情緒的共感の先の「時間」
今、小説を書いているのですが、そのせいでストレスが溜まっているので、関係のないエッセイを書いて発散させる事にしたい。適当に書こうと思います。
さて、ネットでも現実でも、人の言っている事、人の望んでいるものというものを考えてみると、「情緒的共感」とでもいうものであると思う。人は理性を働かせる前に、感情を働かせる。感情は刹那的で、その時々での自己を正当化するが、長い目で見た時、何も残らない。理性による反省は、過去・現在・未来へと少しずつ繋がっていく。僕は、理性的な存在が、感情の集団化を越えていくと信じている。ある意味で、自分は未来に生きていると思っている。
理性よりも感情が先立つとはどういう状態だろう? 例えば、「純烈」という男性アイドルグループの一人が、裏で色々ひどい事を行っていたのだと暴露された。これは事実としてはそういうものなのだろう。
この場合、自分自身が、純烈の女のファンだと無理に仮定して、メンバーの大ファンだったと考えてみる。僕(女になっているのだが)は、メンバーが裏でそんな事をしていたと知ってショックを受ける。素敵なイケメンだと思っていたのに……。ここで理性を働かせて考えてみれば、答えは「そういう事はありうる」というものになる。人間は、そういう事はあるのであって、かっこいいイケメンに見える性格の良い人だと思っていた人がそうではなく、裏で女に暴力奮って金を使い込んでいたというのはありうる、それが答えとなる。

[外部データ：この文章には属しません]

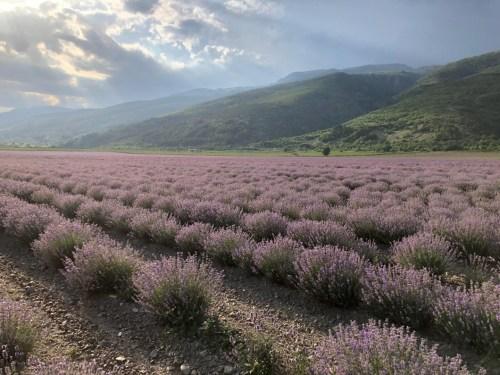 small resolution of 2018 lavender crop peport img 6421 jpg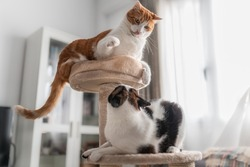 brown and white cat on the top of a scraper tower, plays with a black and white cat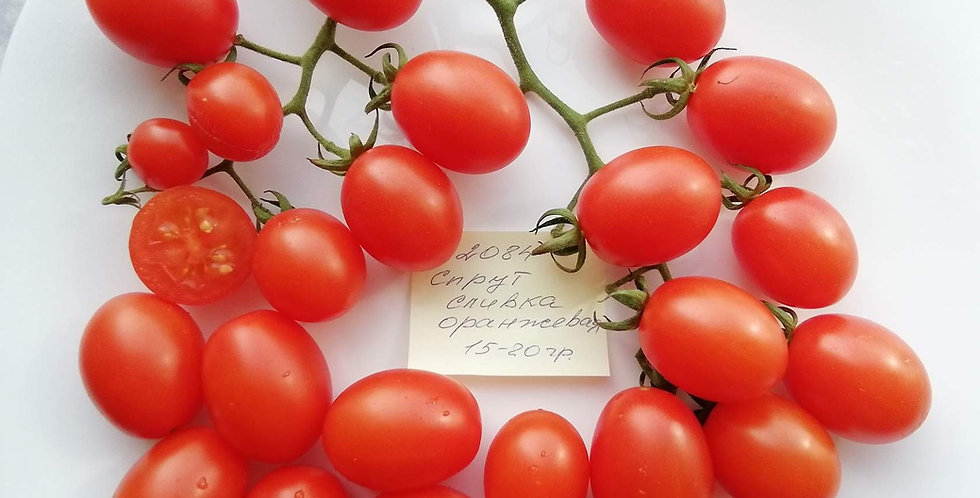 2084 - Sprout plum orange \ Спрут сливка оранжевая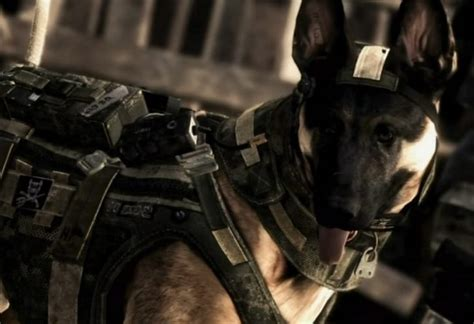 call puppy call of duty ghosts nemesis jeu xbox one images vid 233 os astuces et avis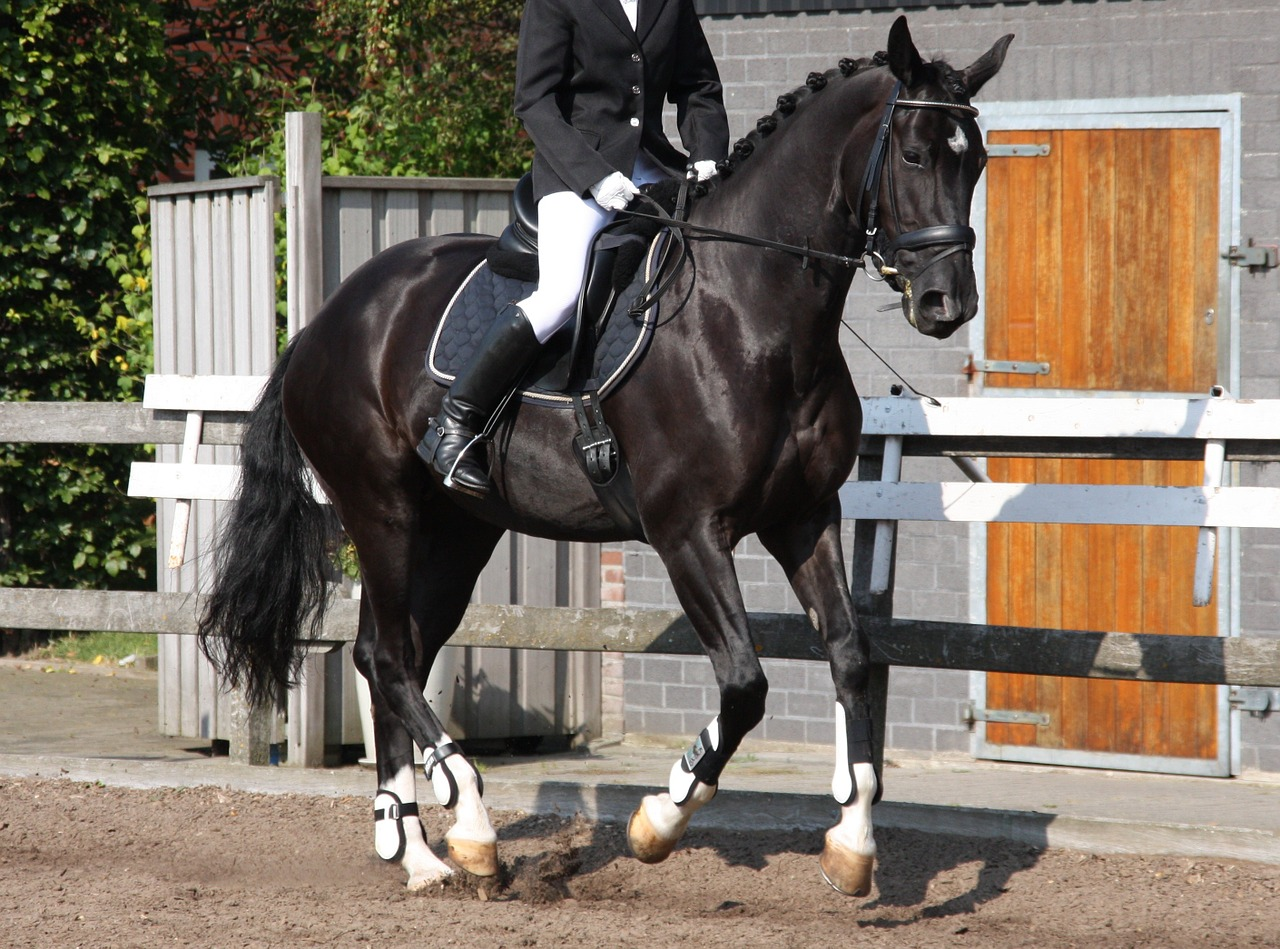 equestrian dressage gallop free photo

重要な事はそういうものはある、人間はそんな裏表がある、とはっきり認識する所にある。純烈ファンの「僕」は次から、何かのファンになるのに慎重になるだろう。なにせ、人間にはそういう事はあるのだから、次に好きになる人にも、同じように裏切られる可能性がある。さて、問題は更新された。人間には裏表があるという事で、この裏表を果たしてどう捉えるのか? どう考えるのか? というのが次の問題となる。

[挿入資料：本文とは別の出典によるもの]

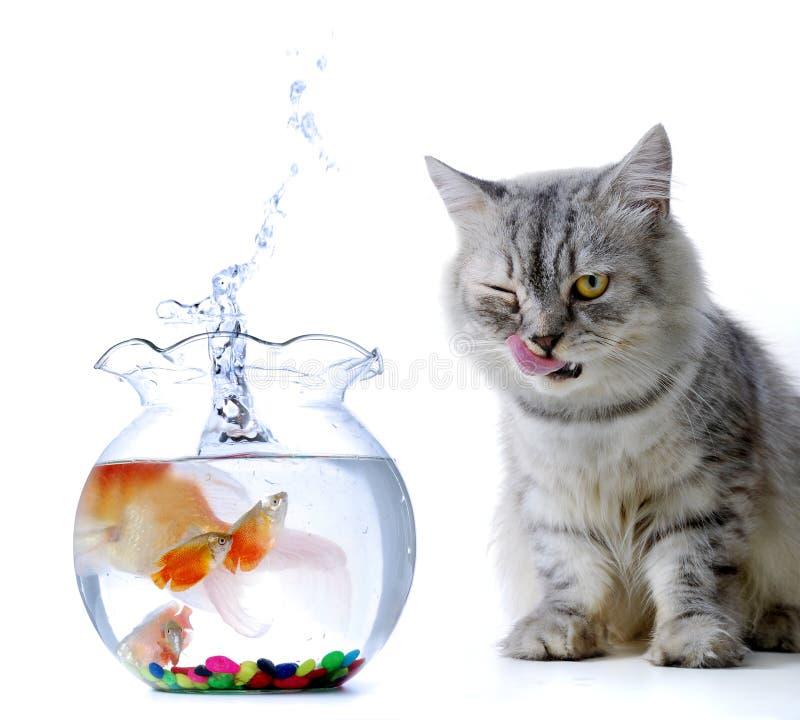 рыбы кота стоковые изображения rf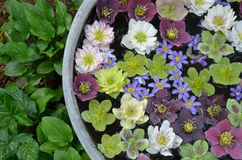 Colorful hellebores flowers in water Royalty Free Stock Images
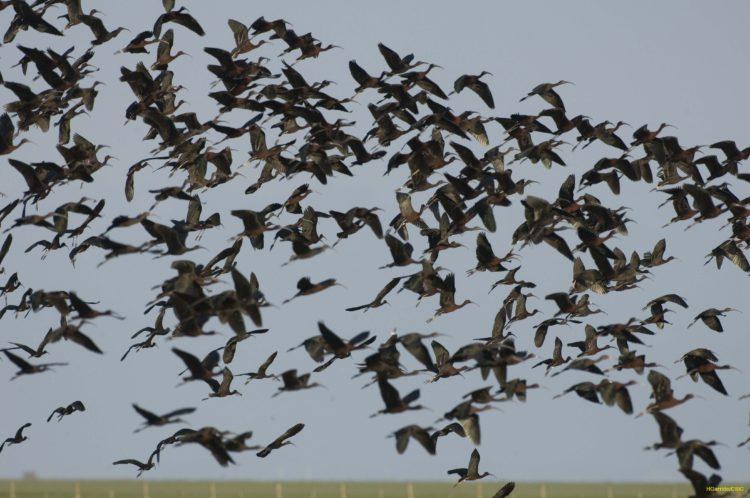 Glossy ibises flying at Doñana marshland, Spain. © Héctor Garrido, 2008.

自分の知り合いなんかを見ていても、例えば、最初会った時は「いい人!」だったのが、別れる時にはその相手は「最低な奴!」になる。これはよくある事だろうが、この場合は大抵、その人は「どうして私は最低の人をいい人だと誤認してしまったのか?」と考えない。僕が見る限り、この手の人はそんな風には考えない。感情で自分を発散させ、理性を働かせない為に、精神は前進しない。「いい人!」→「最低な奴!」→「いい人!」……の繰り返しになる。
こういう場合、自己を正当化して、自己を直視しない、つまり「自分は騙された」=「相手が間違っている」という『正しい理屈』にとらわれている為にいつまでもその人は成長しない。同じ所を精神がグルグルと回っている。考えるべきは、正しいか間違っているかではない。何故、自分は最初相手をいい人と思ったのか、何故最後には相手を最低と考えたのか、果たして相手の存在は自分にとって何だったのか。こういう点に成長できる要素がいくらでもあると思う。ところが、人はここで、自分を理性的に眺めず、感情的に他人を見つめ自分を見つめて終わってしまう。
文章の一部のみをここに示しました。